Damage From "A Different Direction"
Next time you decide to fire a senior executive or make a significant change in the operation of your organization, avoid stating the reason as “we’ve decided to go in a different direction”. You might think that’s a short, clear-cut and irrefutable explanation for making the change, but it seldom calms the departed and can send a ruinous message to your stakeholders, irrespective of whether the organization is competing in the private, not-for-profit or public sector.
I always like the sports analogies; if you’re a team does that mean a complete overhaul/re-build? Or are you just replacing the head coach because you don’t think he/she is getting enough out of the talent? One might lose season ticket holders, the other might increase sales.
If you’re a not-for-profit society does that mean there’s a void in leadership, or are you changing your programming? Funders will be nervous!
If you’re a consumer goods company, does that mean you’re ditching or dramatically altering the current product line? Maybe a good thing but in the meantime, customers are going elsewhere. In 2011, when then CEO Leo Apotheker of Hewlett Packard announced the company was getting out of PC computers they did terrific damage to their channel partners who thought they were abandoning hardware altogether. It’s taken years to rebuild that trust and business under Meg Whitman. Now they’re at the point where they can split the business units and create more shareholder value.
In executive dismissals, what is said behind closed doors is often covered under a cloak of confidentiality as the result of a non-disclosure agreement tied to a settlement. That of course only serves the purpose for which it is intended if both sides honour the pact. You could prosecute if the deposed executive takes to social media or commits an obvious breech, but you may never know about the over the phone and over the fence conversations that have a way of spreading like an oil spill. You’re taking the high road and you can’t understand the backlash.

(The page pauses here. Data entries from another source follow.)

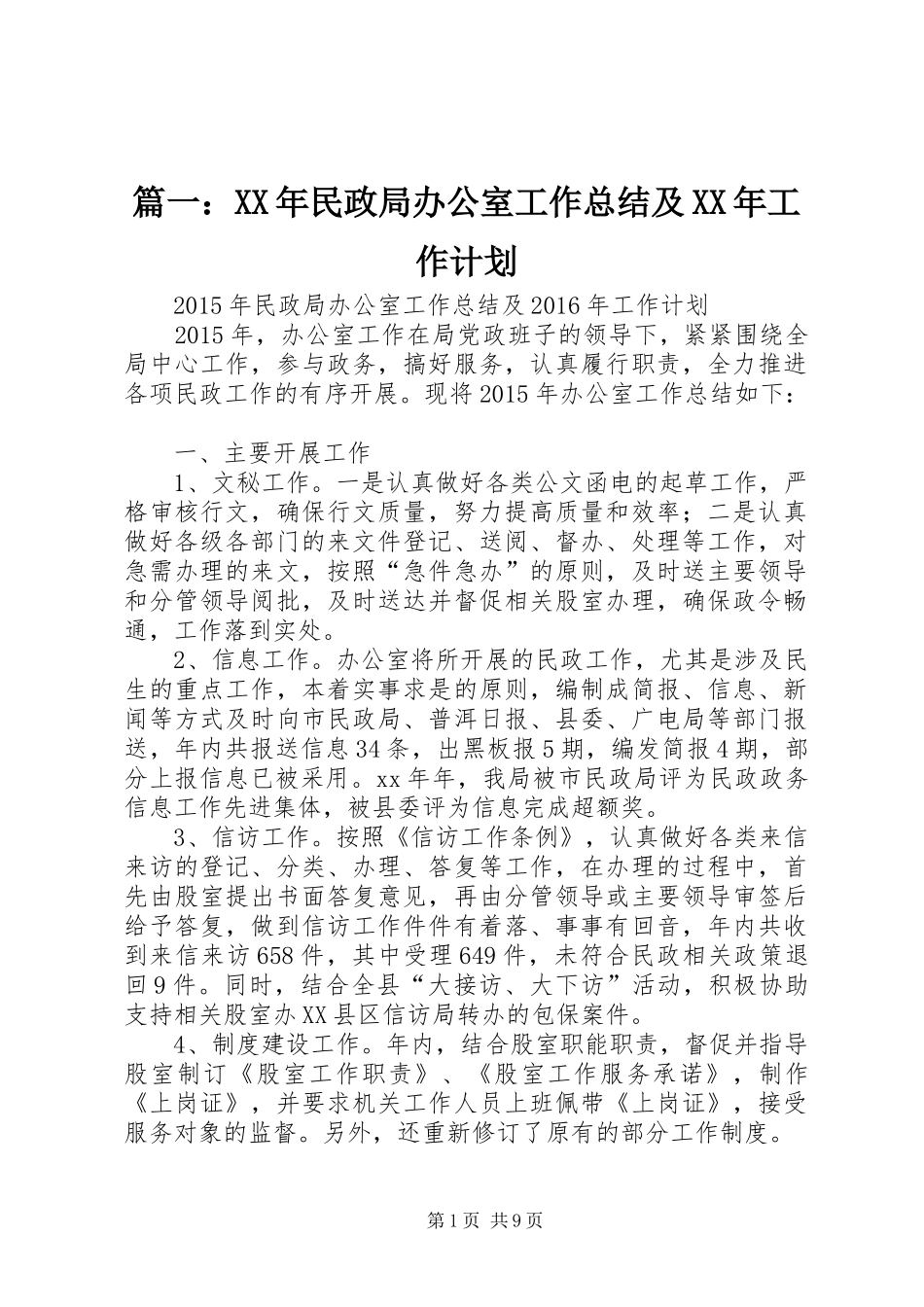 篇一：XX年民政局办公室工作总结及XX年工作计划

2015年民政局办公室工作总结及2016年工作计划

2015年，办公室工作在局党政班子的领导下，紧紧围绕全局中心工作，参与政务，搞好服务，认真履行职责，全力推进各项民政工作的有序开展。现将2015年办公室工作总结如下：

一、主要开展工作

1、文秘工作。一是认真做好各类公文函电的起草工作，严格审核行文，确保行文质量，努力提高质量和效率；二是认真做好各级各部门的来文件登记、送阅、督办、处理等工作，对急需办理的来文，按照“急件急办”的原则，及时送主要领导和分管领导阅批，及时送达并督促相关股室办理，确保政令畅通，工作落到实处。

2、信息工作。办公室将所开展的民政工作，尤其是涉及民生的重点工作，本着实事求是的原则，编制成简报、信息、新闻等方式及时向市民政局、普洱日报、县委、广电局等部门报送，年内共报送信息34条，出黑板报5期，编发简报4期，部分上报信息已被采用。xx年年，我局被市民政局评为民政政务信息工作先进集体，被县委评为信息完成超额奖。

3、信访工作。按照《信访工作条例》，认真做好各类来信来访的登记、分类、办理、答复等工作，在办理的过程中，首先由股室提出书面答复意见，再由分管领导或主要领导审签后给予答复，做到信访工作件件有着落、事事有回音，年内共收到来信来访658件，其中受理649件，未符合民政相关政策退回9件。同时，结合全县“大接访、大下访”活动，积极协助支持相关股室办XX县区信访局转办的包保案件。

4、制度建设工作。年内，结合股室职能职责，督促并指导股室制订《股室工作职责》、《股室工作服务承诺》，制作《上岗证》，并要求机关工作人员上班佩带《上岗证》，接受服务对象的监督。另外，还重新修订了原有的部分工作制度。

第1页 共9页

Unless the dismissal is “for cause” it seldom changes the fate of the individual to say he/she was let go, but what’s the right “spin” publicly? When Canadian Pacific Railway ousted its CEO a few years ago in a very messy and public battle, it was very clear why .The winning shareholder group was validated as Hunter Harrison, ex of CN, proceeded to take the company to a new level of performance and profitability (some may argue at the expense of other metrics, but that’s another story).
Why not just say it like it is? We needed a change in leadership after this many years (in sports vernacular that’s called the players tuning out the coach). We are looking for more growth and innovation over this next period. We need to generate a greater return for shareholders. Whatever piece of straight talk fits.
From the executive’s perspective, the best professional athletes know when they need a change in scenery and systems to “spark” their game. They also tend to realize when they don’t have what it takes anymore to perform at a peak level and would rather go out on their terms than fight their replacement. Organizations need to be able to make the same call for the same reasons and be very clear about it. It usually ends up being the right approach for all concerned.